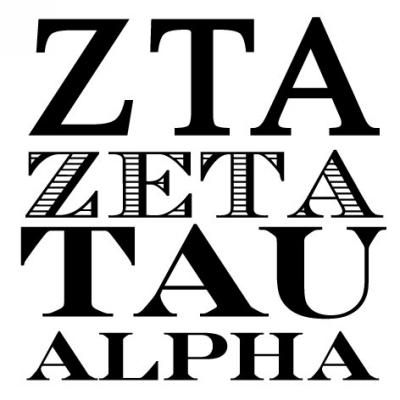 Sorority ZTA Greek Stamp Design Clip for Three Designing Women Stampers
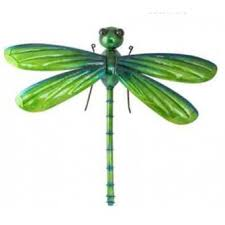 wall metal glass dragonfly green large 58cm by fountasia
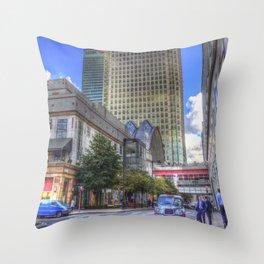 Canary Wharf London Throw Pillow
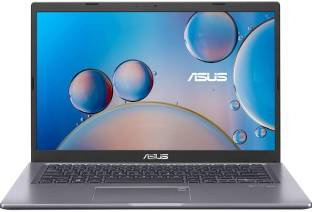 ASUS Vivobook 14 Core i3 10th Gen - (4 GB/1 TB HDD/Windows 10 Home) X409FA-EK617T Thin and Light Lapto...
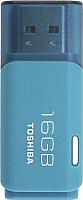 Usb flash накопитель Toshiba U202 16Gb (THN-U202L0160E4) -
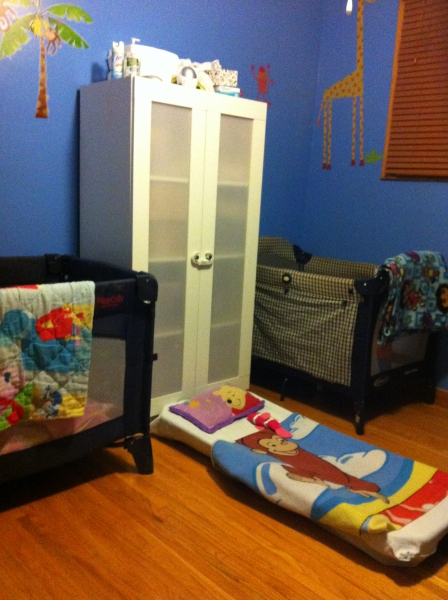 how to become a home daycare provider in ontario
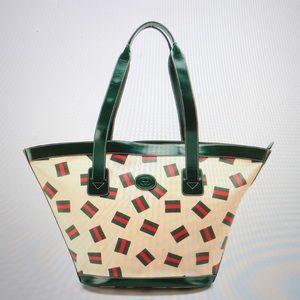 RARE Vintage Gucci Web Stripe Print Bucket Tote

**WORK REQUIRED**. Reproduce the data above exactly, but only the lines from the one showing "Canary Wharf London Throw Pillow" through the one showing "how to become", with both ends kept and the pictures left out.

**WRITTEN ANSWER**.
 Canary Wharf London Throw Pillow
 ASUS Vivobook 14 Core i3 10th Gen - (4 GB/1 TB HDD/Windows 10 Home) X409FA-EK617T Thin and Light Lapto...
 Usb flash накопитель Toshiba U202 16Gb (THN-U202L0160E4) -
 how to become a home daycare provider in ontario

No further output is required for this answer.